> _TO DO_
Transcribe all the entries word for word, omitting any pictures they contain.

(Source records)

****************

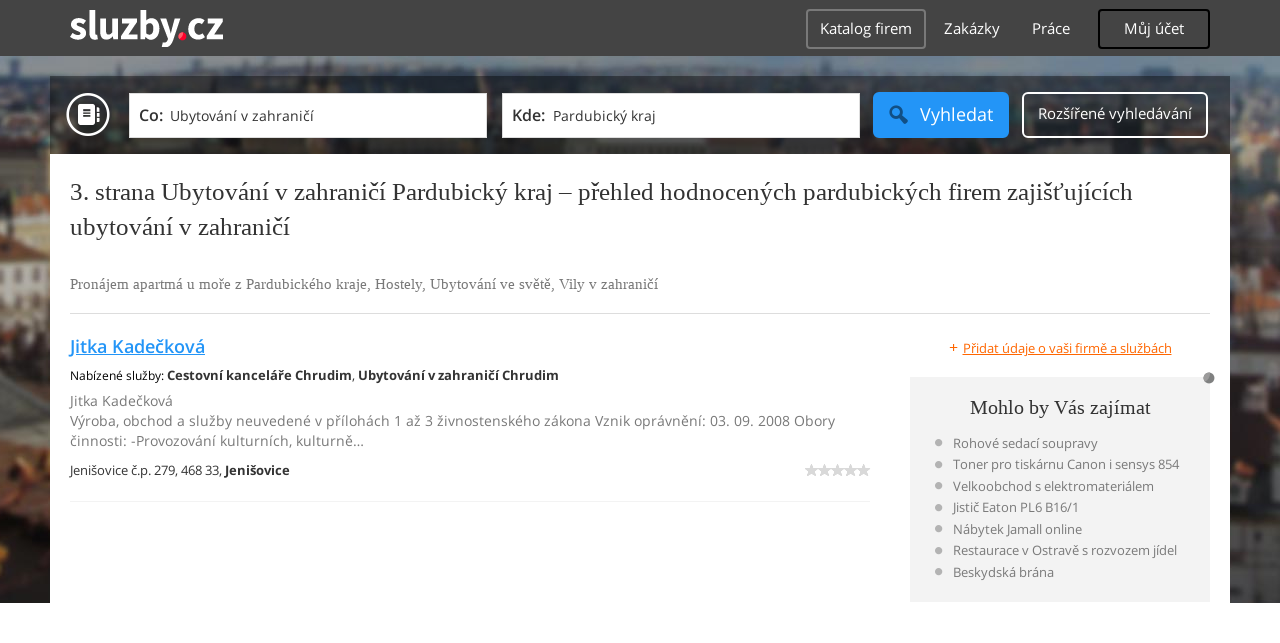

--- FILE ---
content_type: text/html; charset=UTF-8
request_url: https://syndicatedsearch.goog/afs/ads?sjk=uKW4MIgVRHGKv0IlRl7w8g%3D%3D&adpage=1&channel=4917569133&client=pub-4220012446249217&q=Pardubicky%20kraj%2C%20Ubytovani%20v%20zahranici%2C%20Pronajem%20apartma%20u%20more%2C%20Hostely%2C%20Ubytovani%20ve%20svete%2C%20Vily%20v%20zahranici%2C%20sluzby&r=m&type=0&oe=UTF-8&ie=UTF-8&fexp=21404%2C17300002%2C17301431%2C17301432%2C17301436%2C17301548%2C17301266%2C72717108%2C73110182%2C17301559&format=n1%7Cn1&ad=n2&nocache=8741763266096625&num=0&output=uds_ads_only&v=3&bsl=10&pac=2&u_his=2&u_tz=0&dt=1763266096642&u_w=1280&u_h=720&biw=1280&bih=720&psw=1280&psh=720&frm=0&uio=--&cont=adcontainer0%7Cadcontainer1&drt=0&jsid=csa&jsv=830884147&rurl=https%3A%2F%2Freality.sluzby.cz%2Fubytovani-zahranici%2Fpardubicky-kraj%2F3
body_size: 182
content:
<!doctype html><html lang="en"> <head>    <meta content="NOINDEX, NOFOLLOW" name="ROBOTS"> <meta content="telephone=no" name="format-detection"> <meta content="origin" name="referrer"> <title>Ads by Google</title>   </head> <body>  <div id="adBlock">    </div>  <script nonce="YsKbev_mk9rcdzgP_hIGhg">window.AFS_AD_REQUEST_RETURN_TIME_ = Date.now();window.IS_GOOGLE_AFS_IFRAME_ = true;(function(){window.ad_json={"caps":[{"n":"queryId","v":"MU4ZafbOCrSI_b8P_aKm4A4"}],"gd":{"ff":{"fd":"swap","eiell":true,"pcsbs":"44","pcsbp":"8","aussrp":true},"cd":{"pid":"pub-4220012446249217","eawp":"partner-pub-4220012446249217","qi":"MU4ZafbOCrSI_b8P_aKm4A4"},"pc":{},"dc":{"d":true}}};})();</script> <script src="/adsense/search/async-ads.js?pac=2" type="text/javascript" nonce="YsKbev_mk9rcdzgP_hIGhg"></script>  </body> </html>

****************

> _ANSWER TO THE PROBLEM_
--- FILE ---
content_type: text/html; charset=UTF-8
request_url: https://syndicatedsearch.goog/afs/ads?sjk=uKW4MIgVRHGKv0IlRl7w8g%3D%3D&adpage=1&channel=4917569133&client=pub-4220012446249217&q=Pardubicky%20kraj%2C%20Ubytovani%20v%20zahranici%2C%20Pronajem%20apartma%20u%20more%2C%20Hostely%2C%20Ubytovani%20ve%20svete%2C%20Vily%20v%20zahranici%2C%20sluzby&r=m&type=0&oe=UTF-8&ie=UTF-8&fexp=21404%2C17300002%2C17301431%2C17301432%2C17301436%2C17301548%2C17301266%2C72717108%2C73110182%2C17301559&format=n1%7Cn1&ad=n2&nocache=8741763266096625&num=0&output=uds_ads_only&v=3&bsl=10&pac=2&u_his=2&u_tz=0&dt=1763266096642&u_w=1280&u_h=720&biw=1280&bih=720&psw=1280&psh=720&frm=0&uio=--&cont=adcontainer0%7Cadcontainer1&drt=0&jsid=csa&jsv=830884147&rurl=https%3A%2F%2Freality.sluzby.cz%2Fubytovani-zahranici%2Fpardubicky-kraj%2F3
body_size: 182
content:
<!doctype html><html lang="en"> <head>    <meta content="NOINDEX, NOFOLLOW" name="ROBOTS"> <meta content="telephone=no" name="format-detection"> <meta content="origin" name="referrer"> <title>Ads by Google</title>   </head> <body>  <div id="adBlock">    </div>  <script nonce="YsKbev_mk9rcdzgP_hIGhg">window.AFS_AD_REQUEST_RETURN_TIME_ = Date.now();window.IS_GOOGLE_AFS_IFRAME_ = true;(function(){window.ad_json={"caps":[{"n":"queryId","v":"MU4ZafbOCrSI_b8P_aKm4A4"}],"gd":{"ff":{"fd":"swap","eiell":true,"pcsbs":"44","pcsbp":"8","aussrp":true},"cd":{"pid":"pub-4220012446249217","eawp":"partner-pub-4220012446249217","qi":"MU4ZafbOCrSI_b8P_aKm4A4"},"pc":{},"dc":{"d":true}}};})();</script> <script src="/adsense/search/async-ads.js?pac=2" type="text/javascript" nonce="YsKbev_mk9rcdzgP_hIGhg"></script>  </body> </html>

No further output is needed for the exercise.